If you don’t have much experience with this and want to give it a shot; start with topics that don’t change often, like a company policy or procedure. You’re going to put a lot of effort into creating a great piece of video content and this will ensure that it’s accurate and useable for a long time to come.
Audio Recordings And Podcasts
This is something that most don’t even think about as an option for educating their staff, but there are huge benefits here.
Your audience can listen to this while at the gym, walking their dog, cooking dinner, during their commute, etc. It doesn’t get more convenient than this. The more convenient it is to consume, the better the odds are that your message gets across effectively.
These are recorded as audio-only, with no camera necessary. This cuts down on your production time, allowing you to get the info out more quickly.
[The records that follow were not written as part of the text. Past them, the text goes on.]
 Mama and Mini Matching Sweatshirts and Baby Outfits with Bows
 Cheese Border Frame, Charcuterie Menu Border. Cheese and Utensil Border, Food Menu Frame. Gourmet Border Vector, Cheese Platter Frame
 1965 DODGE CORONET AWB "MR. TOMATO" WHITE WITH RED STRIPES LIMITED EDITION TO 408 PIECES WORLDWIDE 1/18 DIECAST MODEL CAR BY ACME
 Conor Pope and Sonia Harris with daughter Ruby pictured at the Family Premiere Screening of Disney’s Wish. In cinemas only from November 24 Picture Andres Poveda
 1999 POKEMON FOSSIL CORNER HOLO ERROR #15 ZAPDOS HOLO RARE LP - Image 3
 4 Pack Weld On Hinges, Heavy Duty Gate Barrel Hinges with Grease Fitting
Plus, you may already have a podcast and don’t even know it. If you have a recording of a live webinar, or a completed educational video, simply save an audio-only version of it. Voila! You have a podcast episode to upload or an audio recording to distribute.
One Important Takeaway
The most important message I can share doesn’t actually have anything to do with pandemics, the “new norm” or any other current event.
You’ve probably picked up on this by now, but I refer to the group we are trying to educate as our “audience.” This is not a coincidence. These beautiful people we’re trying to reach are not our “class.” They are (usually) not obligated to attend our sessions and we are not doing them a favor by sharing the information we have to share.
These people are our audience, and they should be treated as such. While there will always be a certain amount of necessary information to convey, let’s prioritize that down the list a little bit. Our audience was kind enough to give us some valuable time out of their day. Let’s start by entertaining them. You just might be surprised at how much you’re able to educate them in the process.